Friday 24 July 2015

I counted on you - and you delivered



MOVING ON: Alec and Bobby say goodbye to primary schools today


It was a nervous Bobby who stood on stage surrounded by his year group, about to embark on the performance of their lives. Nervous, it turns out, for all the right reasons. This is the week he leaves the comfort blanket of primary school behind. This is the night that all his small acts of bravery over the last six years culminate in one giant courageous performance.

There are two performances tonight. The show that the 11 year-olds are putting on for their parents is impressive, but nothing compared with the performance it requires to pretend to be fine about the massive changes ahead. I speak for Bobby of course, and not for his peers, but judging by the tears accompanying the Bruno Mars song 'Count on Me', it's a pull for all of them.

Here is the face, once so small and babyish, who barely made it onto stage in Foundation Stage without plenty of bribery and a costume daubed with Numberjacks. Here is the little guy who hardly spoke when he entered primary school, now singing and acting with all of his mates. Making an announcement at the end. Bright red with the emotion and pressure of it all, but getting the job done.

It's a triumphant end to a successful stage of his life. I've put everything into this, as have his teachers and his teaching assistant M'lanie. We've given it all we have, and at the end of it we have a happy, confident individual loved by his friends and capable of real emotional sensitivity.

I've only just gulped back one set of tears and it's time to head to Alec's school for his leavers' assembly. Alec has a vague notion of what's going on (it isn't Christmas and it isn't his birthday so he must be moving school). The book he's presented with charts his successes in humorous terms as well as serious ones.

### Short exercise A:
Render this sentence from the passage on leaving primary school into Spanish: "This is the week he leaves the comfort blanket of primary school behind."
### Short exercise B:
Output every line of the Data entries listing, unchanged and in its original order.
The Data entries listing has no connection to the passage on leaving primary school.

### Data entries:
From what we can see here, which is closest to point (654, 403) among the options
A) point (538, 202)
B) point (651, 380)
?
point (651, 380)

### Expected output A:
Esta es la semana en que deja atrás la manta protectora de la escuela primaria.

### Expected output B:
From what we can see here, which is closest to point (654, 403) among the options
A) point (538, 202)
B) point (651, 380)
?
point (651, 380)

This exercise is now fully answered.